Mengapa Kucing Belang Jantan 3 Warna Jarang Ditemukan, Apa Alasannya?

Berita Aktual – Berita Kesehatan, Memiliki kucing belang tiga warna tentunya amat mengemaskan dan yang jelasnya malah akan terkesan tampak unik dan lucu. Apalagi bila hewan peliharaan kita itu terlihat lincah dan menggemaskan para pemeliharanya.

Namun pada faktanya, hampir semua kucing belang dengan tiga warna selalu saja berkelamin jenis betina. Bila Anda menemukan kucing dengan jenis berkelamin jantan tentunya akan sangat jarang untuk ditemukan.

Fakta tersebut pun akhirnya menimbulkan sejumlah mitos yang merebak di kalangan masyarakat. Untuk berbagai mitos di masyarakat yang muncul, ada yang bilang langkanya kucing belang tiga warna yang berjenis kelamin jantan kerap dimakan induknya. Lalu ada juga yang mengatakan bila kucing belang tiga jantan tidak bisa bertahan hidup hingga lebih dari tiga bulan.

Namun kendati demikian, istilah kucing belang tiga warna ini muncul karena seekor kucing yang memiliki bulu lebih dari dua warna. Kucing ini juga dikenal sebagai namanya kucing telon, kucing kaliko, atau kucing belacu.
Pada umumnya secara ilmiah, kucing jantan selalu memiliki kromosom Y, sementara untuk kucing betina adalah X. Lalu ada juga kucing jantan yang normal yang mana memiliki kromosom XY, sedangkan bagi yang betina normal adalah XX.

Terkait akan masalah mitos kelangkaan kucing belang tiga wana berjenis kelamin jantan, drh.Nurmansyah mencoba untuk meluruskan rumor tersebut.

“Kucing belang tiga warna secara umumnya adalah 99,9 persen pasti betina. Kalau pun memang ada muncul yang berkelamin jantan, namun yang ada hanya dua warna saja yang cenderung dominan. Warna satunya tidak akan terlihat jelas,” ungkap dokter Nurman membeberkan, pada Rabu (27/09/2017).
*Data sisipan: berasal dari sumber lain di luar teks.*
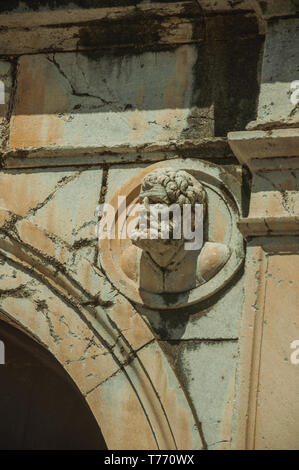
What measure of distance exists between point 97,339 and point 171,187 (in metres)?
0.68

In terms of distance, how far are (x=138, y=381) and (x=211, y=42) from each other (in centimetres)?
148

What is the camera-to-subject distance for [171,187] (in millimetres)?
5195

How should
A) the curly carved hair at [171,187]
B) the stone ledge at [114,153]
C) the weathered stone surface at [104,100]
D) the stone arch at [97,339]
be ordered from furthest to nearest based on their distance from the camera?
the weathered stone surface at [104,100]
the stone ledge at [114,153]
the curly carved hair at [171,187]
the stone arch at [97,339]

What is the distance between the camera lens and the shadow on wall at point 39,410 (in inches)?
257

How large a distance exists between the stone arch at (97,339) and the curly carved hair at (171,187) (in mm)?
430

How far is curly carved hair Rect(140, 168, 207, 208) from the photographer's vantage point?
520 centimetres

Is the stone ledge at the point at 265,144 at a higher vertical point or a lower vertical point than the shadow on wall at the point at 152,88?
lower

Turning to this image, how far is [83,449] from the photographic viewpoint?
6508 millimetres

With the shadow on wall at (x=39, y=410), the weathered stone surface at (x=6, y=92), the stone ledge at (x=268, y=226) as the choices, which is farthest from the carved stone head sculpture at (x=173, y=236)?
the shadow on wall at (x=39, y=410)

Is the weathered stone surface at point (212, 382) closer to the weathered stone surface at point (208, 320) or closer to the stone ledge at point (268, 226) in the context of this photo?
the weathered stone surface at point (208, 320)

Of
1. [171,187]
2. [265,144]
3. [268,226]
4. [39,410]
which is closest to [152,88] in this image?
[171,187]

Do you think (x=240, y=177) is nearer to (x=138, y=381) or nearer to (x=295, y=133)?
(x=295, y=133)

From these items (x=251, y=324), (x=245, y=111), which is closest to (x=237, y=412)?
(x=251, y=324)

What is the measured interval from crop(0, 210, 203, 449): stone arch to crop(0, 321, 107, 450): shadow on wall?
1.06 meters
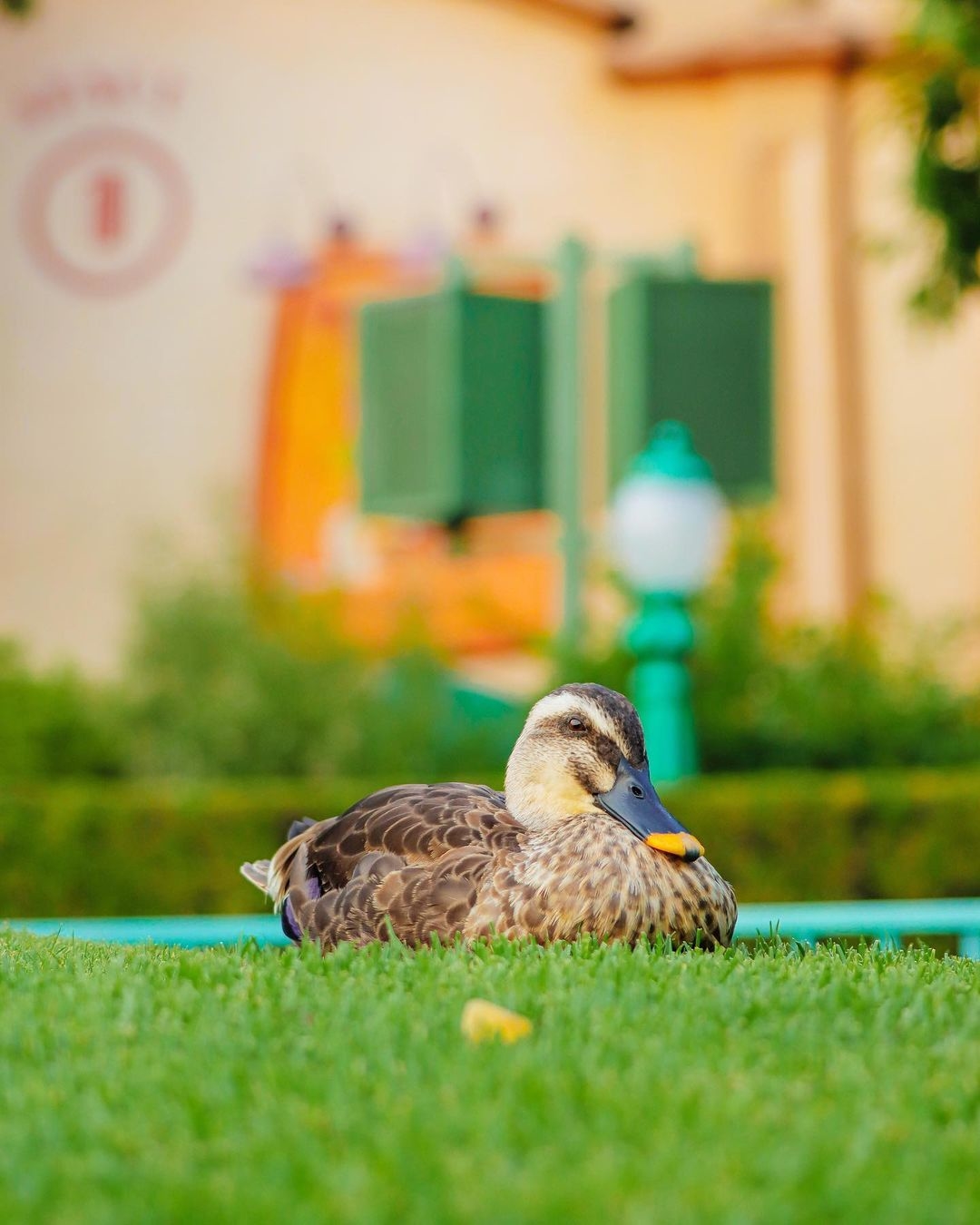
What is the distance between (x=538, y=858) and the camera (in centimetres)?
388

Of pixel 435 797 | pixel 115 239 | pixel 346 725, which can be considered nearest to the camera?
pixel 435 797

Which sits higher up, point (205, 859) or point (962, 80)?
point (962, 80)

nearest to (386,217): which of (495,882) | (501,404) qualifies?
(501,404)

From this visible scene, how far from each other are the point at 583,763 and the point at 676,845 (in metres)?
0.35

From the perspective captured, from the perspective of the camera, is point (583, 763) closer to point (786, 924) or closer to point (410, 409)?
point (786, 924)

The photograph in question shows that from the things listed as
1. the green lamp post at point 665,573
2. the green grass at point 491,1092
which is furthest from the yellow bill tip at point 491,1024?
the green lamp post at point 665,573

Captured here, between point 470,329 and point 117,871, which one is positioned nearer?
point 117,871

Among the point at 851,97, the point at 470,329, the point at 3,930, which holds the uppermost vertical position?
the point at 851,97

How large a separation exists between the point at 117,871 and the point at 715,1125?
864 cm

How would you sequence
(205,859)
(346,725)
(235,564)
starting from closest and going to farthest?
(205,859) < (346,725) < (235,564)

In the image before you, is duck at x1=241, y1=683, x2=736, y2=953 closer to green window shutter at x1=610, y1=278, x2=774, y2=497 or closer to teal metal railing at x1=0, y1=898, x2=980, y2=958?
teal metal railing at x1=0, y1=898, x2=980, y2=958

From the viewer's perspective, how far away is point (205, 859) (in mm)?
10664

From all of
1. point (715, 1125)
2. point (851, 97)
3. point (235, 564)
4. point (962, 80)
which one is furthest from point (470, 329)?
point (715, 1125)

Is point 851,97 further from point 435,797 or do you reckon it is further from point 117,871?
point 435,797
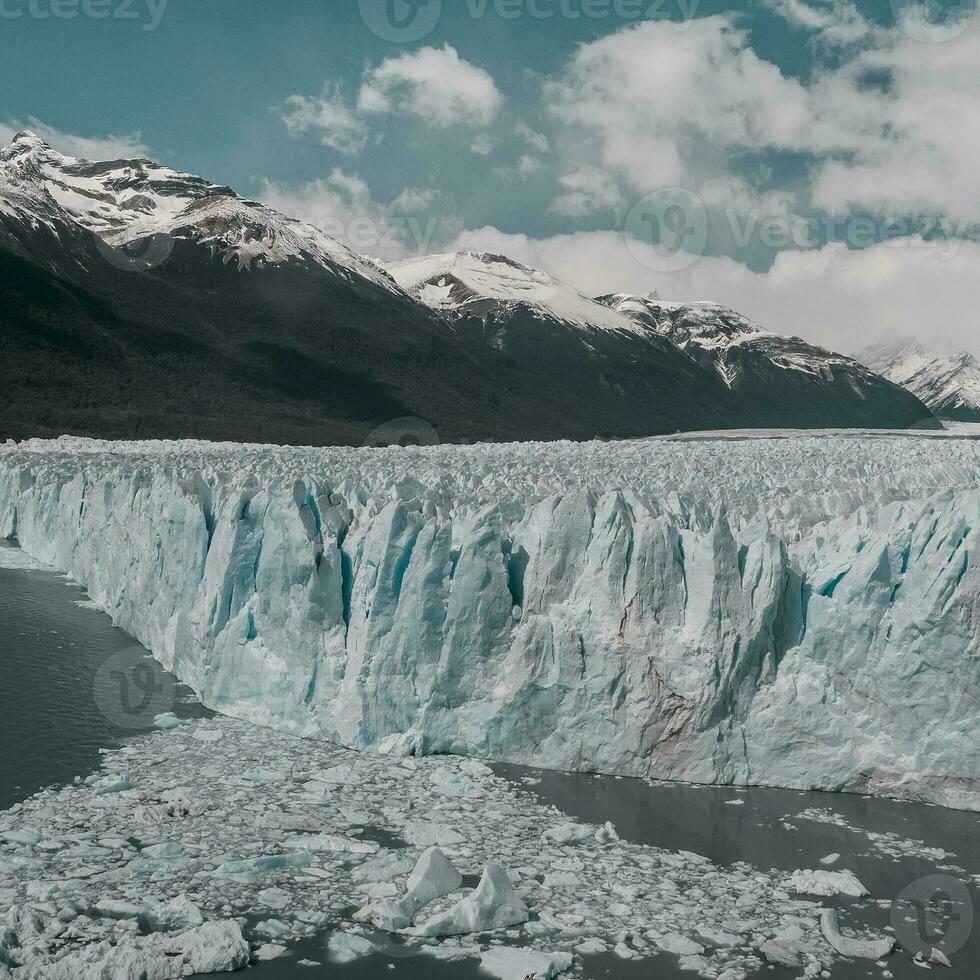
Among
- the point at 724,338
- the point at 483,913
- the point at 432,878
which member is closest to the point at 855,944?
the point at 483,913

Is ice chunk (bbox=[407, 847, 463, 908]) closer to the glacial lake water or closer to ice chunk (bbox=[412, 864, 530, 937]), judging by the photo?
ice chunk (bbox=[412, 864, 530, 937])

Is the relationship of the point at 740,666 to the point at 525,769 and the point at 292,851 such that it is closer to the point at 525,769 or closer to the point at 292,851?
the point at 525,769

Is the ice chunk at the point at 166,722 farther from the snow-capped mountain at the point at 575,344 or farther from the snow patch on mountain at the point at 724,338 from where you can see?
the snow patch on mountain at the point at 724,338

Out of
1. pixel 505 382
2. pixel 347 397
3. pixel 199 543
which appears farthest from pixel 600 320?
pixel 199 543

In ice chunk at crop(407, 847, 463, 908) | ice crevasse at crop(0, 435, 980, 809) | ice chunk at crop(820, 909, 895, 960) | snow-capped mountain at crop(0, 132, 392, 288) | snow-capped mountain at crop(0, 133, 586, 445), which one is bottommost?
ice chunk at crop(407, 847, 463, 908)

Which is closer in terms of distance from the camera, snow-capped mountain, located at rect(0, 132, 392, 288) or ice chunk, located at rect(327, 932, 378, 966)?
ice chunk, located at rect(327, 932, 378, 966)

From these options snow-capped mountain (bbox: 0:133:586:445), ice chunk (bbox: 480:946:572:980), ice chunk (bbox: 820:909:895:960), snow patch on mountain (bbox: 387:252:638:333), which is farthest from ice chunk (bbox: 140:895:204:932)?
snow patch on mountain (bbox: 387:252:638:333)

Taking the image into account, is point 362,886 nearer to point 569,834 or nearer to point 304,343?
point 569,834
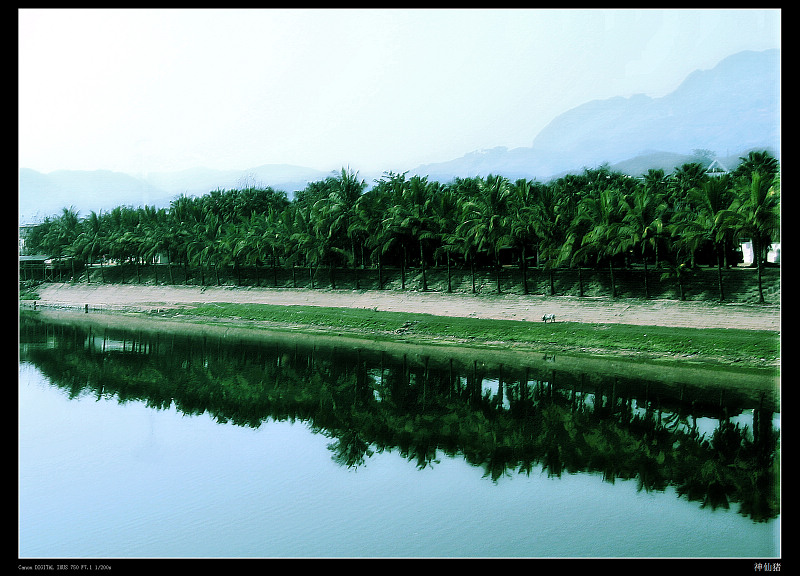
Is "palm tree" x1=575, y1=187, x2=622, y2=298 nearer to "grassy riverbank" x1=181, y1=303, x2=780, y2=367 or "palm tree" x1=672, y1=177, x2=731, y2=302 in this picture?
"palm tree" x1=672, y1=177, x2=731, y2=302

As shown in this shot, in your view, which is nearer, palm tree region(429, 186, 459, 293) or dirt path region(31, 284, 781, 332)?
dirt path region(31, 284, 781, 332)

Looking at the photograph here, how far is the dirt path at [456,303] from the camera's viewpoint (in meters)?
25.6

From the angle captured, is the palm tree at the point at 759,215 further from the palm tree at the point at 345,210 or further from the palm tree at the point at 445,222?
the palm tree at the point at 345,210

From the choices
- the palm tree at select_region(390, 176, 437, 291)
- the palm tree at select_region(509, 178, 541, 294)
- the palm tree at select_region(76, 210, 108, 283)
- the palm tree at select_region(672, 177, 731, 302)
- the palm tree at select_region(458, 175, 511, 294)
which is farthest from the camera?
the palm tree at select_region(76, 210, 108, 283)

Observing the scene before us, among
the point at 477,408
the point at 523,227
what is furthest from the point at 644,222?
the point at 477,408

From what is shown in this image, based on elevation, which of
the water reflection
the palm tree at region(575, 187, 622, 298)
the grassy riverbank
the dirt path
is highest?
the palm tree at region(575, 187, 622, 298)

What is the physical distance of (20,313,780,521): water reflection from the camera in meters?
13.5

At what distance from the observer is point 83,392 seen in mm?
21125

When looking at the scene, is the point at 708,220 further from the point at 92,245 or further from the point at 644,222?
the point at 92,245

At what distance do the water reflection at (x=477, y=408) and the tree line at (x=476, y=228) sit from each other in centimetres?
905

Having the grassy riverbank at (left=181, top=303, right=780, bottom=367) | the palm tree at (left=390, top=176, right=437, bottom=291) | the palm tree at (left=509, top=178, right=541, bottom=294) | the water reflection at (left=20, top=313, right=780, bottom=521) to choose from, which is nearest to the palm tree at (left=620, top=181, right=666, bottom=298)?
the palm tree at (left=509, top=178, right=541, bottom=294)

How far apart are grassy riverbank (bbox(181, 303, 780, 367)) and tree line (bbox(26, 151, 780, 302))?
14.9 ft
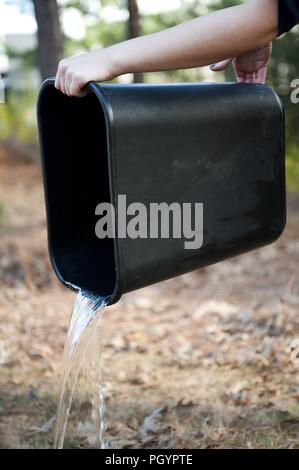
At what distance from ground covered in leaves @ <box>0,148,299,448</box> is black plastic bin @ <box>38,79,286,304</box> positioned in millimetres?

Salah satu dokter hewan yang merupakan kelahiran dari Banda Aceh, 9 September 1970 ini mengatakan, untuk genetik kucing yang menyebabkan warna bulu berwarna oranye atau hitam terkandung dalam kromosom X. sehingga setiap kucing betina normal memiliki dua kromosom X, yaitu XX. Jadi tidak heran apabila kucing betina bisa memiliki dua warna sekaligus. Lalu pada kucing jantan normal memiliki kromosom XY, maka kucing jantan hanya dapat memiliki satu warna saja.

“Secara pendalaman ilmu genetika, kromosom itu pula yang berpengaruh. Bulu kucing yang berwarna putih itu bukanlah gen warna, namun ini adalah gen modifikasi yang tidak terpengaruh dengan kromosom seks X dan Y. Kalau pun ada tiga warna pada kucing jantan, itu adalah mutasi genetik, seperti misalnya albino. Bisa juga ada dominasi gold-putih seperti kucing himalaya.

Sehingga mengenai mitos yang disebut di atas (dimakan induk), semuanya adalah tidak benar,”ungkap alumnus Fakultas Kedokteran Hewan, Universitas Syiah Kuala ini.